◆ Selected excerpt ◆
** START **

Obviously, the show is carried by the music. The cast don't roar as much as the real Fishermen's Friends do, but they capture some of their stage presence and banter. ("If you have a sore throat...suck on a fisherman's friends.") They banter off stage as well; by the end of the evening you may feel all bantered out. (In London, they go into a what they assume is a Green Peace pub because it's flying a rainbow flag. "We'd better not sing any Moby Dick songs." They end up doing A Sailors Not a Sailor in a mash up with In the Navy.) Some of the songs are cast in a musical style -- that sort of stylised performance where people pointedly sing lines with their chins resting in the hands and everyone breaks out in a square dance without being told to. Danny wins over Alwyn by engaging her with an acapella Sloop John B. There is some skilful matching of song to mood: when Leah tells the band that their record is just not commercial, everyone miserably goes into Got No Work For the Shanty Man.

** END **

◆ Data shown ◆

** START **

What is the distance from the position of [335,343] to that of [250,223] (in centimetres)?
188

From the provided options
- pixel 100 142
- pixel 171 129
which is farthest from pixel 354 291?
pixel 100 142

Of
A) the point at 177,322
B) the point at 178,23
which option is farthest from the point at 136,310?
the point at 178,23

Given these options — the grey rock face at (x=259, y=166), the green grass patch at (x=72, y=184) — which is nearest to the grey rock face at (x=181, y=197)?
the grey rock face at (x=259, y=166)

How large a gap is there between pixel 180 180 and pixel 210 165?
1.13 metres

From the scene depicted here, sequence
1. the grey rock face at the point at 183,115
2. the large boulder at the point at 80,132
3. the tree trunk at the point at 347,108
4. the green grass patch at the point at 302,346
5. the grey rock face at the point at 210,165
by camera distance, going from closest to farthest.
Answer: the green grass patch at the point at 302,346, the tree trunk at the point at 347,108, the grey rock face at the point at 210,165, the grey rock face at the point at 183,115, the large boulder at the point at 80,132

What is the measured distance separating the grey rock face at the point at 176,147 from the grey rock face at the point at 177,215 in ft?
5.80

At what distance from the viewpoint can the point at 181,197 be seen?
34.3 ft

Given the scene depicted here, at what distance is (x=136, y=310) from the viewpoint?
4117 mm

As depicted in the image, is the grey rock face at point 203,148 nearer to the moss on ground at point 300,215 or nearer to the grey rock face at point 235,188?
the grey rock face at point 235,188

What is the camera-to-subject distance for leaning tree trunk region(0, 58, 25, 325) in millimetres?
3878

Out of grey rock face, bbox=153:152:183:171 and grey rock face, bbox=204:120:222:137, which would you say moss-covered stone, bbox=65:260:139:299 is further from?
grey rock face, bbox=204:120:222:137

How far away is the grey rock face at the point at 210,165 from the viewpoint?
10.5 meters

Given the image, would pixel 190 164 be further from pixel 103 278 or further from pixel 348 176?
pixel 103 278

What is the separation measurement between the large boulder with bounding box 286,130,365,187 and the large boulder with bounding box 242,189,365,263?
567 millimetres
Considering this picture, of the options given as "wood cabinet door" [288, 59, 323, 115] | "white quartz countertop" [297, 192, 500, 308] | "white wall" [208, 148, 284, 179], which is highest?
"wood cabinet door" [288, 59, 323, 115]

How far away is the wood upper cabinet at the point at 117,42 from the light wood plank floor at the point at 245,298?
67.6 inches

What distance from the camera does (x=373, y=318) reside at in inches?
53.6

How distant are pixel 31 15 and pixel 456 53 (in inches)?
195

** END **

◆ Your task ◆
Answer these questions from the review of the Fishermen's Friends show above:
1. In London, why does the cast assume the pub is a Green Peace pub?
2. What song does Danny sing to win over Alwyn?
3. Which song does everyone sing after Leah tells the band that their record is not commercial?

◆ Solution to the problem ◆
1. It is flying a rainbow flag.
2. An a cappella "Sloop John B."
3. "Got No Work For the Shanty Man."